- DOKUMENTTEXT:
• • • •
100 Prozent Bio-Fütterung - was heißt das für die Praxis?

100 Prozent Bio-Fütterung – was heißt das für die Praxis?

Tierhaltende Bio-Betriebe konnten ihre Rationen bisher mit geringen Anteilen konventioneller Futtermittel optimieren. Doch seit Januar 2022 ist die 100 Prozent-Bio-Fütterung bei ausgewachsenen Tieren zur Pflicht. Was bedeutet das für die Praxis? Welche Futtermittel ermöglichen eine bedarfsgerechte Eiweißversorgung der Tiere? Wir haben dazu zwei Experten befragt.

Seit dem 1. Januar 2022 müssen ausgewachsene Tiere im Öko-Landbau wie zum Beispiel Legehennen zu 100 Prozent mit Bio-Futter versorgt werden. Ausnahmen gelten nur noch für Schweine bis zu einem Gewicht von 35 Kilogramm und für Junggeflügel bis 18 Wochen – allerdings nur noch bis zum 31. Dezember 2026.
• • • •
Gespeicherte Dateneinträge
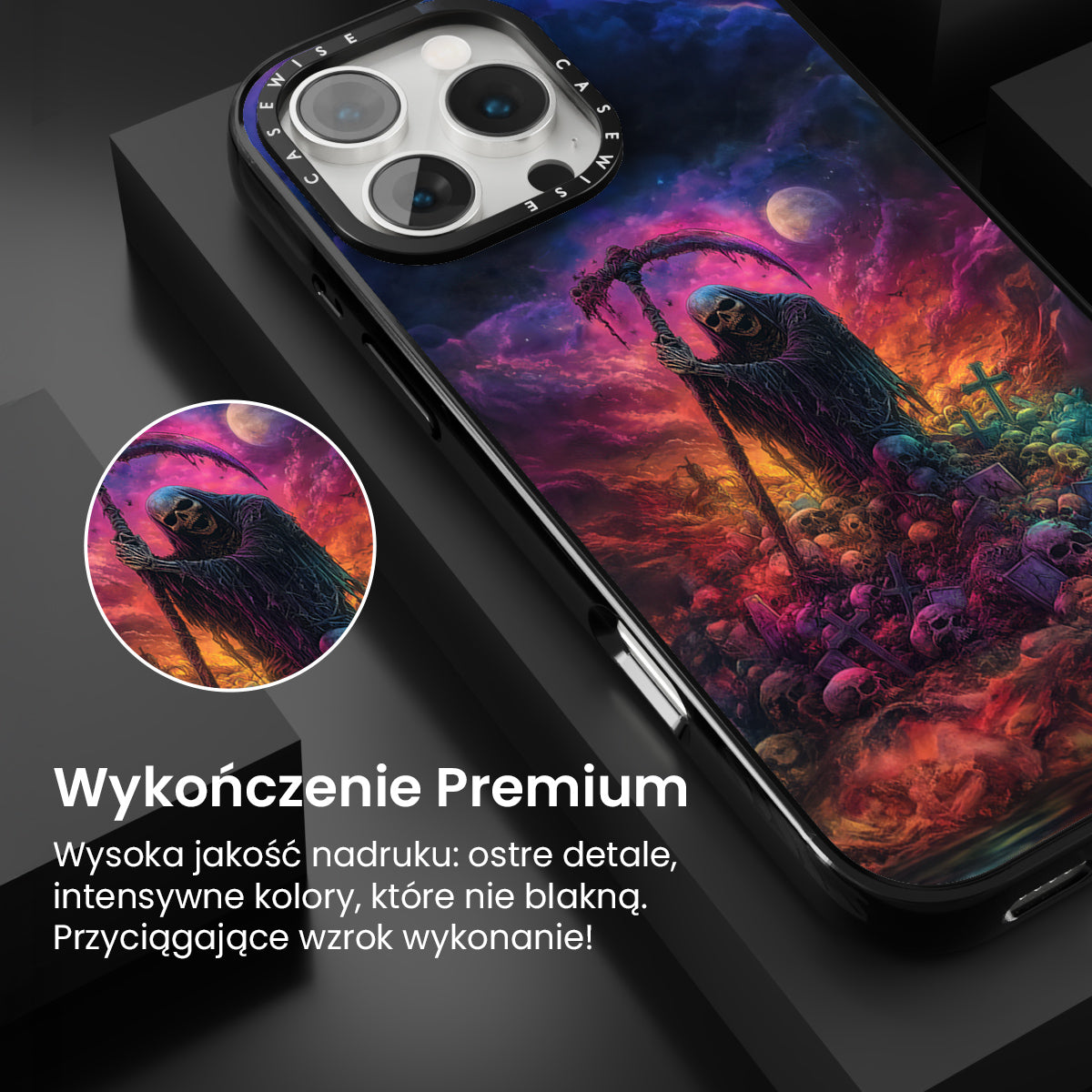 CASEWISE CASEWISE

Wykończenie Premium

Wysoka jakość nadruku: ostre detale, intensywne kolory, które nie blakną. Przyciągające wzrok wykonanie!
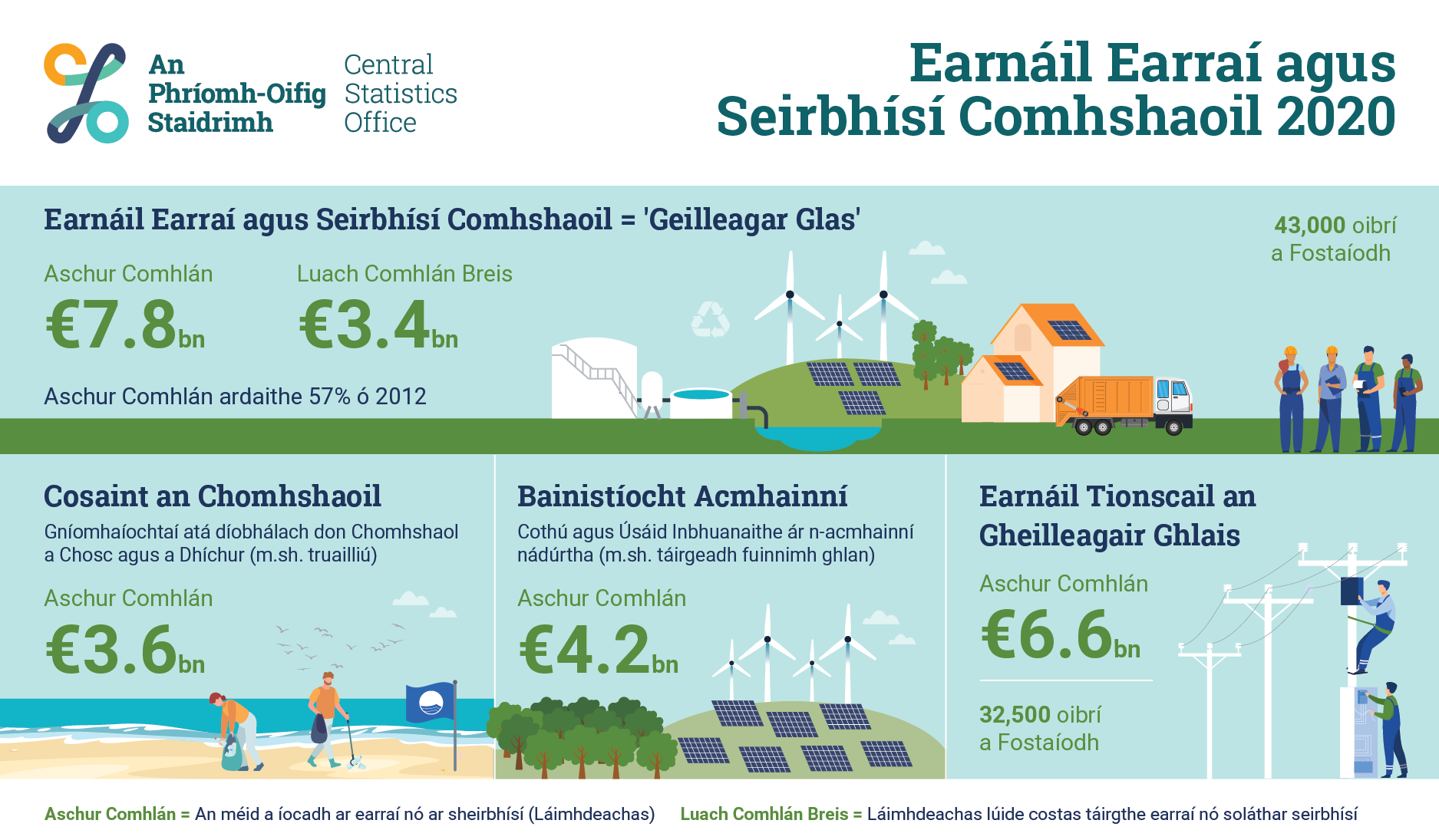 An Phríomh-Oifig Staidrimh
Central Statistics Office

Earnáil Earraí agus Seirbhísí Comhshaoil 2020

Earnáil Earraí agus Seirbhísí Comhshaoil = 'Geilleagar Glas'

Aschur Comhlán
€7.8bn

Luach Comhlán Breis
€3.4bn

Aschur Comhlán ardaithe 57% ó 2012

43,000 oibrí a Fostaíodh

Cosaint an Chomhshaoil
Gníomhaíochtaí atá díobhálach don Chomhshaol a Chosc agus a Dhíchur (m.sh. truailliú)

Aschur Comhlán
€3.6bn

Bainistíocht Acmhainní
Cothú agus Úsáid Inbhuanaithe ár n-acmhainní nádúrtha (m.sh. táirgeadh fuinnimh ghlan)

Aschur Comhlán
€4.2bn

Earnáil Tionscail an Gheilleagair Ghlais

Aschur Comhlán
€6.6bn

32,500 oibrí a Fostaíodh

Aschur Comhlán = An méid a íocadh ar earraí nó ar sheirbhísí (Láimhdeachas) Luach Comhlán Breis = Láimhdeachas lúide costas táirgthe earraí nó soláthar seirbhísí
• • • •
Gib den Text zur 100-Prozent-Bio-Fütterung von „Seit dem 1.“ bis „31. Dezember 2026.“ noch einmal wieder und ersetze darin „Legehennen“ durch „Milchkühe“.

Seit dem 1. Januar 2022 müssen ausgewachsene Tiere im Öko-Landbau wie zum Beispiel Milchkühe zu 100 Prozent mit Bio-Futter versorgt werden. Ausnahmen gelten nur noch für Schweine bis zu einem Gewicht von 35 Kilogramm und für Junggeflügel bis 18 Wochen – allerdings nur noch bis zum 31. Dezember 2026.